The Economic Lessons of Dr. Martin Luther King


By Dedrick Muhammad

One of the most overlooked aspects of Martin Luther King‘s legacy is his work around economic justice and poverty. Though the landmark rally in 1963 during which King delivered his “I Have A Dream” speech is now widely known as “The March on Washington,” the complete title of that event was “The March on Washington for Jobs and Freedom.” In fact, in the last year of his life, Dr. King was organizing the Poor People’s Campaign, a multiracial effort to alleviate poverty and provide guaranteed income for every citizen. King understood that without greater economic equality, racial disparities and divisions could not be overcome.

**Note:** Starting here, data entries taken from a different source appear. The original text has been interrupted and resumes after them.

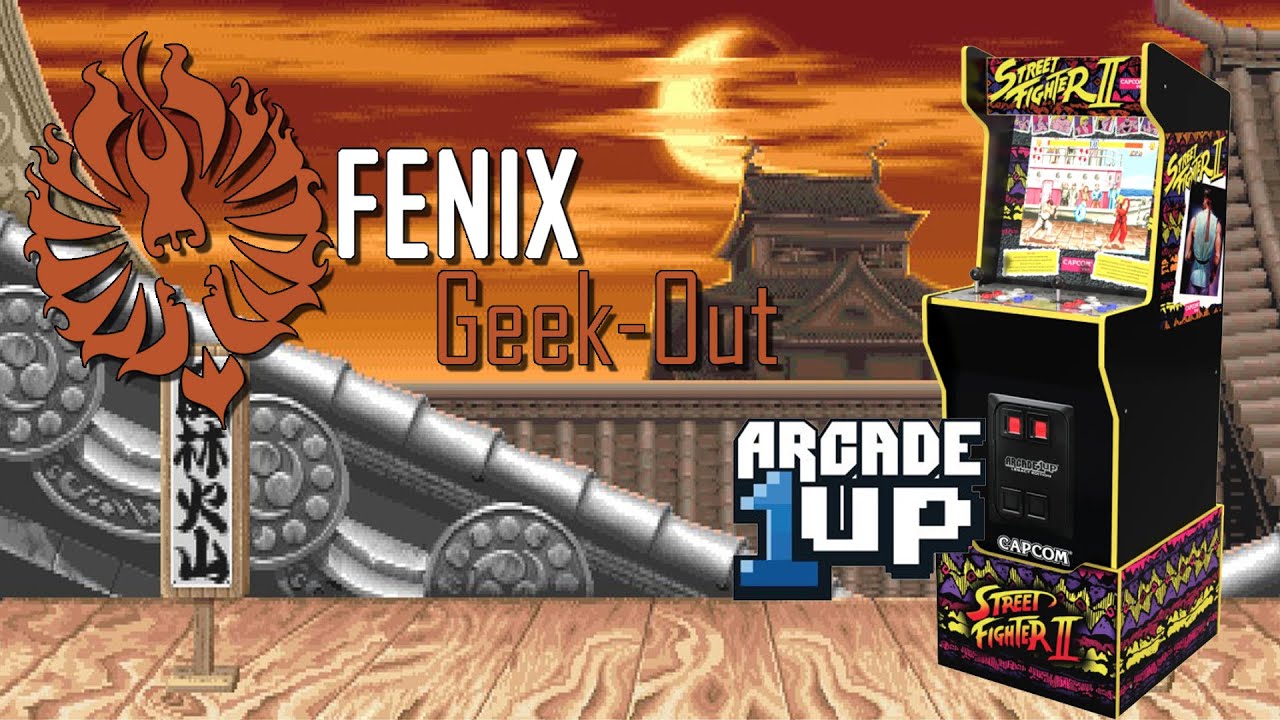 Fenix Geek-Out: Arcade1Up Capcom Legacy Edition Speed-Build & Test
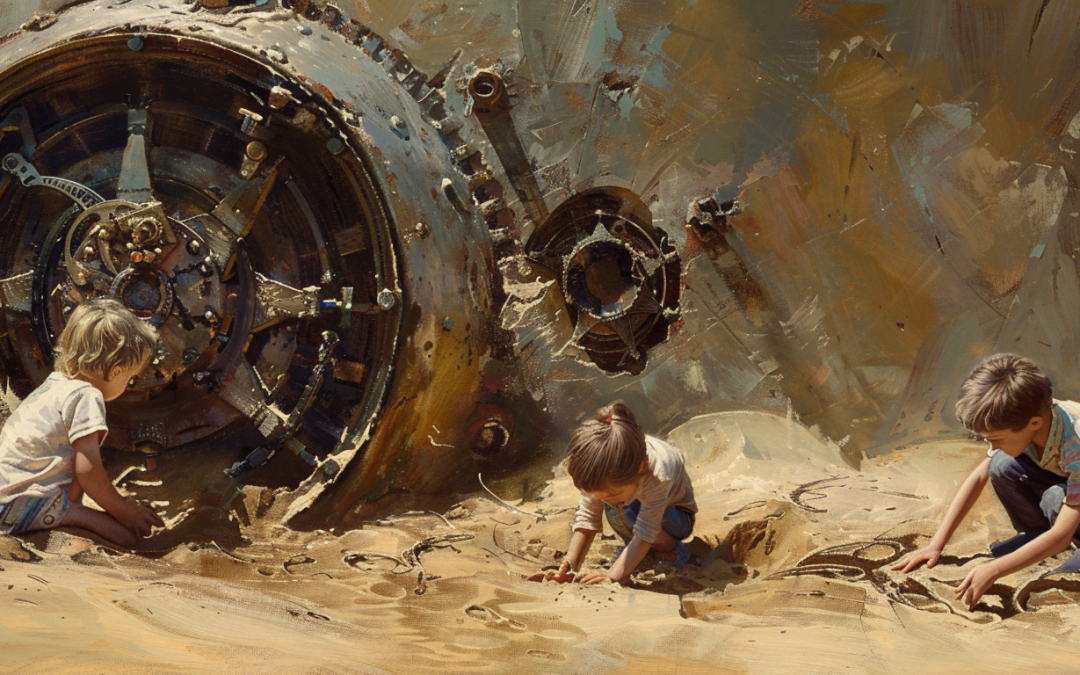 The Lost Art of Curiosity: Education’s Ideological Confinement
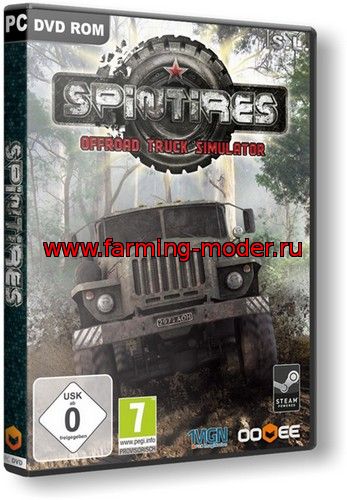 Spintires [Build 19.03.15 v3] (2014) PC | Steam-Rip от Let'sPlay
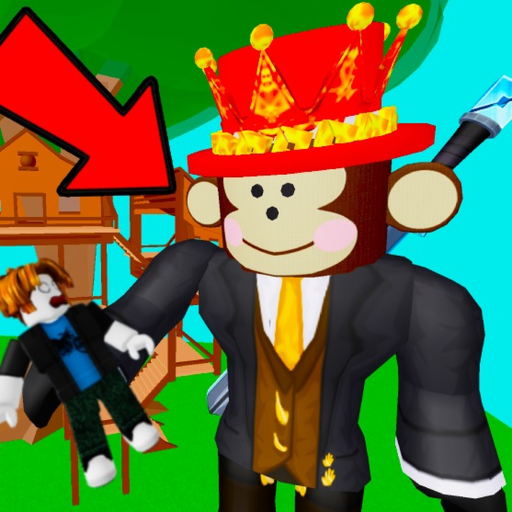 🐒 Survive JANDEL The Killer!!! 🐒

In 1967, Dr. King wrote the foreword for the Freedom Budget – a far-reaching and ambitious social proposal created by economist Leon Keyserling and March on Washington organizer Bayard Rustin. It involved massive investments in public works and infrastructure, training programs that would upgrade skills and education, employment opportunity expansion, affordable public health services, and raising the minimum wage to two dollars an hour – an amount equivalent to $13.79 in buying power today, though our federal minimum wage is currently $7.25 an hour.

The Freedom Budget, along with many of the economic goals of the civil rights movement, never came to pass, leaving a racial economic chasm that persists to this day. Today the Freedom Budget remains startlingly relevant, emphasizing issues such as job creation, living wages, access to better health care, and wealth redistribution – relevant and urgent problems that still impair our country.